On ne peut plus vendre n’importe quoi, du logotisé sans âme, du soi-disant luxe au travers de l’image et du prix, le consommateur est de plus en plus averti, informé, et les influenceurs/bloggeurs peuvent détruire en quelque heures un plan marketing préparé depuis 6 mois.
De nouvelles oppositions se font jour car le fossé générationnel est énorme. Finis les Tub Citroën remplis de képis qui vont à l’assaut des barrricades de 68, les enjeux et leurs batailles sont dématérialisés, comme les produits financiers.
Il y a 20 ans, 30 ans, le conflit générationnel était visible, réel. (cheveux longs, hyppies, punk, mod’s etc..) Aujourd’hui à part quelques groupes “durs” aux signaux forts, les signaux sont plus faibles, et surtout plus mouvants, donc moins contestataires, moins terrifiants mais le territoire du conflit générationel est beaucoup plus virtuel avec les outils e-connectés.
Le mkg du luxe doit aussi apprendre à gérer ces contraires :
Produit/réel/payant en opposition avec (VS) service/virtuel/gratuit. Quart d’heure médiatique Warholien VS surexposition permanente dans les réseaux sociaux. Propriété VS leasing.
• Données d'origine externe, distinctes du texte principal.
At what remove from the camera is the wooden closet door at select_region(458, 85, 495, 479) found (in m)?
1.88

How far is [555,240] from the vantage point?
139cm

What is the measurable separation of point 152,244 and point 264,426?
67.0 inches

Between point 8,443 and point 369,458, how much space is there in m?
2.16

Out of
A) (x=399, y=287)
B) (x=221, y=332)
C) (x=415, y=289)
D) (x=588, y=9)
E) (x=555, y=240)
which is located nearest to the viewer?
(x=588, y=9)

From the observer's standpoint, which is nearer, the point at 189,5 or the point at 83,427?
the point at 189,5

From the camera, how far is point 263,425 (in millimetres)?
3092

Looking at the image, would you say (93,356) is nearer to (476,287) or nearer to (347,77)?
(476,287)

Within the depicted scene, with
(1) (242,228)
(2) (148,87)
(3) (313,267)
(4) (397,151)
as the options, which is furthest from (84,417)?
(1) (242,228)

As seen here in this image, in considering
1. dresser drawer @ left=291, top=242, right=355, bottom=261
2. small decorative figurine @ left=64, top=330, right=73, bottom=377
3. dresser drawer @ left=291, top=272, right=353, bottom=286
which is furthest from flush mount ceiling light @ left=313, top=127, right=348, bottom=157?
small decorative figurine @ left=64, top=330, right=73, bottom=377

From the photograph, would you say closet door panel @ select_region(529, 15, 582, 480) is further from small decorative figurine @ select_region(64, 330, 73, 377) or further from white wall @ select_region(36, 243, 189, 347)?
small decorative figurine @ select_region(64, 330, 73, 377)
Valeur patrioniale VS arbitraire de la valeur économique. Matérialisme VS développement durable. Heureusement certaines barrières à l’entrée vues dans le premier post, en fait les fondamentaux du mkg du luxe protègent encore son approche mercatique (J’ai mal au pied, suis mal chaussé VS mais je veux ces chaussures). Plus pour longtemps.
Spencer Stuart qui a fait une étude sur plus de 100 CEO/Managers/Influenceurs du luxe.
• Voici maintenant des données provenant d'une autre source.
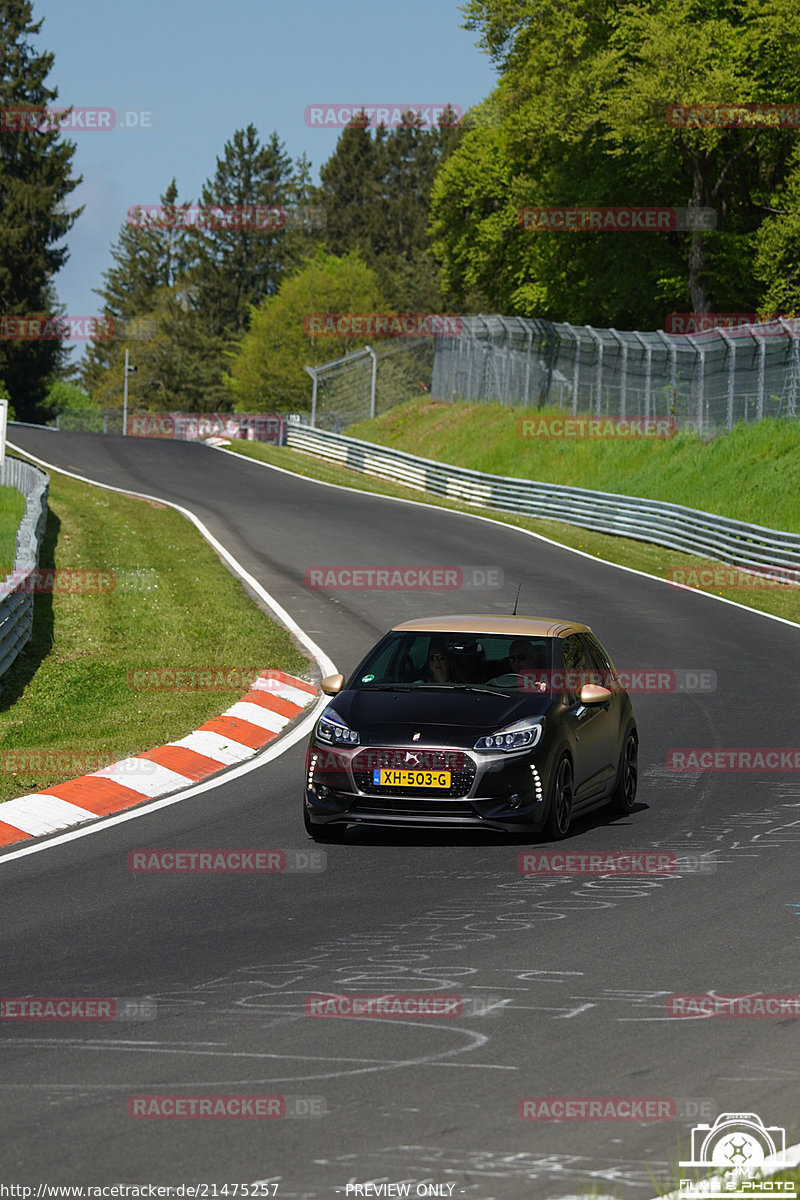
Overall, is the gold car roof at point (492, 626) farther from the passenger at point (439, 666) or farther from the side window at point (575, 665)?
the passenger at point (439, 666)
-68% de ces CEO ont passé la majorité de leur carrière dans le luxe ( ou secteurs proches : retail & fashion).
-Pour le reste des 32%; 11% viennent des FMCG (le trend de demain).
-75% des leaders sont européens. (Super! avec 60% du CA en Chine/Corée/Asie/moyen orient..)
-11% des CEO sont des femmes VS 1.3% dans le FTSE eurofirst 300(FE300).
-10% des CEO ont un MBA contre 23% dans le FE300.
Dans un milieu où la chaise musicale se joue tous les jours, où rentrer “en luxe” est difficile, où toute sortie est définitive, le mkg du luxe est-il prêt à changer?
Mais comment faire dans les pays émergents là où L’Oréal recrute à la sortie des universités depuis 20 ans? C’est là que l’on mesure toute la méconnaissance que le mkg du luxe a de sa clientèle. Le changement viendra des recrutements faits dans l’hospitality, dans l’entertainement, et bien sûr cosmétiques et FMCG. Sémiologie, comportement des groupes; études sur : trial and cross/upselling, repurchase, identification des signaux faibles… voici l’avenir de l’analyse du mkg du luxe.
Pourquoi? Un exemple parmi tant d’autres : il est quand même hallucinant de voir que certaines marques de montres continuer à développer des modèles dont leur clientèle actuelle et future ne veut pas, ces montres, on va les retrouver neuves d’occasions dans les réseau parallèles, cela tout en sous utilisant leur capacité de production pour des modèles qui se vendent très bien et qui sont l’ADN de la marque.
Ce qui changera aussi le mkg du luxe ce sont ces gars pas rasés, casques sur la tête, derrière quatres écrans, 3 Mac et un PC. “-C’est qui lui, il est nouveau? -Oui je crois qu’il s’occupe de l’analyse des ’média sociaux’.” L’avenir est rose pour les e-marketeurs.
Fin de la mini-série. Vive Sup de Luxe même si 20 ans après les étudiants et le monde ne sont plus les mêmes. Heureusement, restent luxe, calme et volupté.